▸ **TASK PROMPT**: Please reproduce the whole listing without altering anything.
········
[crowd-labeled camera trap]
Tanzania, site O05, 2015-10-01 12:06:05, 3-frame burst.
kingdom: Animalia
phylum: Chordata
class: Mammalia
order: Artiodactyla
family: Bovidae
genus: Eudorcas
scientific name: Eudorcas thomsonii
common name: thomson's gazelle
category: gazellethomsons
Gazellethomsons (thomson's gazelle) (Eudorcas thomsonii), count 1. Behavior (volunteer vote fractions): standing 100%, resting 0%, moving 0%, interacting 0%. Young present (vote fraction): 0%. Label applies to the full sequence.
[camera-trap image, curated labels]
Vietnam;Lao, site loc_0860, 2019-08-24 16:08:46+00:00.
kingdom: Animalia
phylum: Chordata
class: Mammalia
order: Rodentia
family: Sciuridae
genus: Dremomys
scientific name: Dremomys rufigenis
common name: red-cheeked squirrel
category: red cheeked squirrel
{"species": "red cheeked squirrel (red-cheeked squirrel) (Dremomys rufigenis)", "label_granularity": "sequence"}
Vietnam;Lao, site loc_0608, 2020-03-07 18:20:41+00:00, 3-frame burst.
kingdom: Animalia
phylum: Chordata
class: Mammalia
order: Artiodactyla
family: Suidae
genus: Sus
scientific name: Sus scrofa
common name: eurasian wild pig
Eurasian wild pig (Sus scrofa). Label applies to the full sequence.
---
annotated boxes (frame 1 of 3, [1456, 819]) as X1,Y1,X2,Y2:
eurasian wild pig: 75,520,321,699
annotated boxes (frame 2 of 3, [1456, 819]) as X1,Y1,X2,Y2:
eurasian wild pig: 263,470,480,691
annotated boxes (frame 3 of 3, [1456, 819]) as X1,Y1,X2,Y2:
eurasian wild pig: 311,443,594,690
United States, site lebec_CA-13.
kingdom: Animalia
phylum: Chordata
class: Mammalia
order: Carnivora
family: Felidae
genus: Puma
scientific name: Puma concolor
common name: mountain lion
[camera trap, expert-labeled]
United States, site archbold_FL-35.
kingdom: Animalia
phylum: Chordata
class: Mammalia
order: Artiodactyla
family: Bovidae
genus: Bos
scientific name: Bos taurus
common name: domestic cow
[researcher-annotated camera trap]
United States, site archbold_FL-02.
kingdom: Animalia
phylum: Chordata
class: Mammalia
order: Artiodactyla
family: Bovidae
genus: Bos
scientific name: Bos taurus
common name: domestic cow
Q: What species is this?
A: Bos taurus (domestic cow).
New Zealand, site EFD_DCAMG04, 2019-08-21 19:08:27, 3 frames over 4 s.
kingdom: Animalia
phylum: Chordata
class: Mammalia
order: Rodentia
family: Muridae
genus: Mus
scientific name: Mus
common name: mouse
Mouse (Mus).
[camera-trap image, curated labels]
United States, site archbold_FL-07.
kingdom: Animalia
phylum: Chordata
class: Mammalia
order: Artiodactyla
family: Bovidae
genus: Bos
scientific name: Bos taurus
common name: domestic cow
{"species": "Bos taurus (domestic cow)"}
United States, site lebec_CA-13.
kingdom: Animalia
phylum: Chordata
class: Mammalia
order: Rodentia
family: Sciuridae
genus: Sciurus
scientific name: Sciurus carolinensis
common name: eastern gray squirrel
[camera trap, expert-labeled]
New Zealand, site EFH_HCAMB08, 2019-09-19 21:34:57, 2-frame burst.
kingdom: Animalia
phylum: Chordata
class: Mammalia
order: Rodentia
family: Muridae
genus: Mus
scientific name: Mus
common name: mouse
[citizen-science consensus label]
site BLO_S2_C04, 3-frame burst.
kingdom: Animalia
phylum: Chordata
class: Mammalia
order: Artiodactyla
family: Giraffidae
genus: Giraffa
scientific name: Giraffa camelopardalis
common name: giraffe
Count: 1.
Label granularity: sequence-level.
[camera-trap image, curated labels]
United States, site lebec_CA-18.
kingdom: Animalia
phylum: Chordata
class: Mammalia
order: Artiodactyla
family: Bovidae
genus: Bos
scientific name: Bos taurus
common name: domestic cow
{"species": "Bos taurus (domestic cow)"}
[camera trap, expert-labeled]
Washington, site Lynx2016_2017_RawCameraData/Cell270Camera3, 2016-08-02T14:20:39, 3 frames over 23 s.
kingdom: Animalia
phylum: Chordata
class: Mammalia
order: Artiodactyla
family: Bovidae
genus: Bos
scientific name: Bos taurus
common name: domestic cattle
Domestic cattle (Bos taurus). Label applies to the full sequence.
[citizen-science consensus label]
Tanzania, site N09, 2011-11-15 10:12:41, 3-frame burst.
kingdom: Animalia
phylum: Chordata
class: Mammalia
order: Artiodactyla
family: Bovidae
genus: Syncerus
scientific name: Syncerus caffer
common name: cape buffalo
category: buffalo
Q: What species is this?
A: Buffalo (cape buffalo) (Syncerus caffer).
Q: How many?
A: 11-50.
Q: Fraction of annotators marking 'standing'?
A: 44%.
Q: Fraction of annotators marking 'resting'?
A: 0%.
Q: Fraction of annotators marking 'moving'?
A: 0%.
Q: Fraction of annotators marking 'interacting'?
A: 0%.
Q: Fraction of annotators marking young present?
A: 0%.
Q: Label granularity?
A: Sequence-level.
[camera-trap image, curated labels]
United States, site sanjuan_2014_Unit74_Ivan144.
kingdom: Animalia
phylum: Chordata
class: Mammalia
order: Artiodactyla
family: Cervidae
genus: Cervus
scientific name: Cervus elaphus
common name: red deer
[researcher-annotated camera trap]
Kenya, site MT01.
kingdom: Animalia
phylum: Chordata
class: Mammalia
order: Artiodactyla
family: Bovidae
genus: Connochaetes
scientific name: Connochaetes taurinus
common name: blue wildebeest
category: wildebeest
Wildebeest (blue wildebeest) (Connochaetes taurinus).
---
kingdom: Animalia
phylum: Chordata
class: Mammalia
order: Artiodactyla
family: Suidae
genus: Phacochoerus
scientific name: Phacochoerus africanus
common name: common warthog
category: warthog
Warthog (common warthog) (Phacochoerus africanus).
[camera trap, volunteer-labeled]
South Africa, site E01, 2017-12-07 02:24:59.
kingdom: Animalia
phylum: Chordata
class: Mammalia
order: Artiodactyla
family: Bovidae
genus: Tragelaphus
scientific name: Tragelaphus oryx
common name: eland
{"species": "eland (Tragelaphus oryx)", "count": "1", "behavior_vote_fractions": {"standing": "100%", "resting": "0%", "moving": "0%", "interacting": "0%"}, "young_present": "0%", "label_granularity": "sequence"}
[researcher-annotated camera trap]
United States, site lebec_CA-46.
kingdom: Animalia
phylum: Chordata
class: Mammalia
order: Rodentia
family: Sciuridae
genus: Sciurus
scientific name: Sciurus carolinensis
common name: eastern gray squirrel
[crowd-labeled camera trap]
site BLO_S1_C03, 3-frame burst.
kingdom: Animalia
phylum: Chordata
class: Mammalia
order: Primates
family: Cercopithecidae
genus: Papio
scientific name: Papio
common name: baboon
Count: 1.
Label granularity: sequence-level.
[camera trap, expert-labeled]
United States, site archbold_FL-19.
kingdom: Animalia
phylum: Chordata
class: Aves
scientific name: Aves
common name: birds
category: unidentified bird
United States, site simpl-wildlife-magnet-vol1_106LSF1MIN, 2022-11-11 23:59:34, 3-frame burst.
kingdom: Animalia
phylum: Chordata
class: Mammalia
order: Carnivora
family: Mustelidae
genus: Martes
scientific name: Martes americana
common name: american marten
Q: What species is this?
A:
········
▸ **ANSWER SPACE**:
[crowd-labeled camera trap]
Tanzania, site O05, 2015-10-01 12:06:05, 3-frame burst.
kingdom: Animalia
phylum: Chordata
class: Mammalia
order: Artiodactyla
family: Bovidae
genus: Eudorcas
scientific name: Eudorcas thomsonii
common name: thomson's gazelle
category: gazellethomsons
Gazellethomsons (thomson's gazelle) (Eudorcas thomsonii), count 1. Behavior (volunteer vote fractions): standing 100%, resting 0%, moving 0%, interacting 0%. Young present (vote fraction): 0%. Label applies to the full sequence.
[camera-trap image, curated labels]
Vietnam;Lao, site loc_0860, 2019-08-24 16:08:46+00:00.
kingdom: Animalia
phylum: Chordata
class: Mammalia
order: Rodentia
family: Sciuridae
genus: Dremomys
scientific name: Dremomys rufigenis
common name: red-cheeked squirrel
category: red cheeked squirrel
{"species": "red cheeked squirrel (red-cheeked squirrel) (Dremomys rufigenis)", "label_granularity": "sequence"}
Vietnam;Lao, site loc_0608, 2020-03-07 18:20:41+00:00, 3-frame burst.
kingdom: Animalia
phylum: Chordata
class: Mammalia
order: Artiodactyla
family: Suidae
genus: Sus
scientific name: Sus scrofa
common name: eurasian wild pig
Eurasian wild pig (Sus scrofa). Label applies to the full sequence.
---
annotated boxes (frame 1 of 3, [1456, 819]) as X1,Y1,X2,Y2:
eurasian wild pig: 75,520,321,699
annotated boxes (frame 2 of 3, [1456, 819]) as X1,Y1,X2,Y2:
eurasian wild pig: 263,470,480,691
annotated boxes (frame 3 of 3, [1456, 819]) as X1,Y1,X2,Y2:
eurasian wild pig: 311,443,594,690
United States, site lebec_CA-13.
kingdom: Animalia
phylum: Chordata
class: Mammalia
order: Carnivora
family: Felidae
genus: Puma
scientific name: Puma concolor
common name: mountain lion
[camera trap, expert-labeled]
United States, site archbold_FL-35.
kingdom: Animalia
phylum: Chordata
class: Mammalia
order: Artiodactyla
family: Bovidae
genus: Bos
scientific name: Bos taurus
common name: domestic cow
[researcher-annotated camera trap]
United States, site archbold_FL-02.
kingdom: Animalia
phylum: Chordata
class: Mammalia
order: Artiodactyla
family: Bovidae
genus: Bos
scientific name: Bos taurus
common name: domestic cow
Q: What species is this?
A: Bos taurus (domestic cow).
New Zealand, site EFD_DCAMG04, 2019-08-21 19:08:27, 3 frames over 4 s.
kingdom: Animalia
phylum: Chordata
class: Mammalia
order: Rodentia
family: Muridae
genus: Mus
scientific name: Mus
common name: mouse
Mouse (Mus).
[camera-trap image, curated labels]
United States, site archbold_FL-07.
kingdom: Animalia
phylum: Chordata
class: Mammalia
order: Artiodactyla
family: Bovidae
genus: Bos
scientific name: Bos taurus
common name: domestic cow
{"species": "Bos taurus (domestic cow)"}
United States, site lebec_CA-13.
kingdom: Animalia
phylum: Chordata
class: Mammalia
order: Rodentia
family: Sciuridae
genus: Sciurus
scientific name: Sciurus carolinensis
common name: eastern gray squirrel
[camera trap, expert-labeled]
New Zealand, site EFH_HCAMB08, 2019-09-19 21:34:57, 2-frame burst.
kingdom: Animalia
phylum: Chordata
class: Mammalia
order: Rodentia
family: Muridae
genus: Mus
scientific name: Mus
common name: mouse
[citizen-science consensus label]
site BLO_S2_C04, 3-frame burst.
kingdom: Animalia
phylum: Chordata
class: Mammalia
order: Artiodactyla
family: Giraffidae
genus: Giraffa
scientific name: Giraffa camelopardalis
common name: giraffe
Count: 1.
Label granularity: sequence-level.
[camera-trap image, curated labels]
United States, site lebec_CA-18.
kingdom: Animalia
phylum: Chordata
class: Mammalia
order: Artiodactyla
family: Bovidae
genus: Bos
scientific name: Bos taurus
common name: domestic cow
{"species": "Bos taurus (domestic cow)"}
[camera trap, expert-labeled]
Washington, site Lynx2016_2017_RawCameraData/Cell270Camera3, 2016-08-02T14:20:39, 3 frames over 23 s.
kingdom: Animalia
phylum: Chordata
class: Mammalia
order: Artiodactyla
family: Bovidae
genus: Bos
scientific name: Bos taurus
common name: domestic cattle
Domestic cattle (Bos taurus). Label applies to the full sequence.
[citizen-science consensus label]
Tanzania, site N09, 2011-11-15 10:12:41, 3-frame burst.
kingdom: Animalia
phylum: Chordata
class: Mammalia
order: Artiodactyla
family: Bovidae
genus: Syncerus
scientific name: Syncerus caffer
common name: cape buffalo
category: buffalo
Q: What species is this?
A: Buffalo (cape buffalo) (Syncerus caffer).
Q: How many?
A: 11-50.
Q: Fraction of annotators marking 'standing'?
A: 44%.
Q: Fraction of annotators marking 'resting'?
A: 0%.
Q: Fraction of annotators marking 'moving'?
A: 0%.
Q: Fraction of annotators marking 'interacting'?
A: 0%.
Q: Fraction of annotators marking young present?
A: 0%.
Q: Label granularity?
A: Sequence-level.
[camera-trap image, curated labels]
United States, site sanjuan_2014_Unit74_Ivan144.
kingdom: Animalia
phylum: Chordata
class: Mammalia
order: Artiodactyla
family: Cervidae
genus: Cervus
scientific name: Cervus elaphus
common name: red deer
[researcher-annotated camera trap]
Kenya, site MT01.
kingdom: Animalia
phylum: Chordata
class: Mammalia
order: Artiodactyla
family: Bovidae
genus: Connochaetes
scientific name: Connochaetes taurinus
common name: blue wildebeest
category: wildebeest
Wildebeest (blue wildebeest) (Connochaetes taurinus).
---
kingdom: Animalia
phylum: Chordata
class: Mammalia
order: Artiodactyla
family: Suidae
genus: Phacochoerus
scientific name: Phacochoerus africanus
common name: common warthog
category: warthog
Warthog (common warthog) (Phacochoerus africanus).
[camera trap, volunteer-labeled]
South Africa, site E01, 2017-12-07 02:24:59.
kingdom: Animalia
phylum: Chordata
class: Mammalia
order: Artiodactyla
family: Bovidae
genus: Tragelaphus
scientific name: Tragelaphus oryx
common name: eland
{"species": "eland (Tragelaphus oryx)", "count": "1", "behavior_vote_fractions": {"standing": "100%", "resting": "0%", "moving": "0%", "interacting": "0%"}, "young_present": "0%", "label_granularity": "sequence"}
[researcher-annotated camera trap]
United States, site lebec_CA-46.
kingdom: Animalia
phylum: Chordata
class: Mammalia
order: Rodentia
family: Sciuridae
genus: Sciurus
scientific name: Sciurus carolinensis
common name: eastern gray squirrel
[crowd-labeled camera trap]
site BLO_S1_C03, 3-frame burst.
kingdom: Animalia
phylum: Chordata
class: Mammalia
order: Primates
family: Cercopithecidae
genus: Papio
scientific name: Papio
common name: baboon
Count: 1.
Label granularity: sequence-level.
[camera trap, expert-labeled]
United States, site archbold_FL-19.
kingdom: Animalia
phylum: Chordata
class: Aves
scientific name: Aves
common name: birds
category: unidentified bird
United States, site simpl-wildlife-magnet-vol1_106LSF1MIN, 2022-11-11 23:59:34, 3-frame burst.
kingdom: Animalia
phylum: Chordata
class: Mammalia
order: Carnivora
family: Mustelidae
genus: Martes
scientific name: Martes americana
common name: american marten
Q: What species is this?
A:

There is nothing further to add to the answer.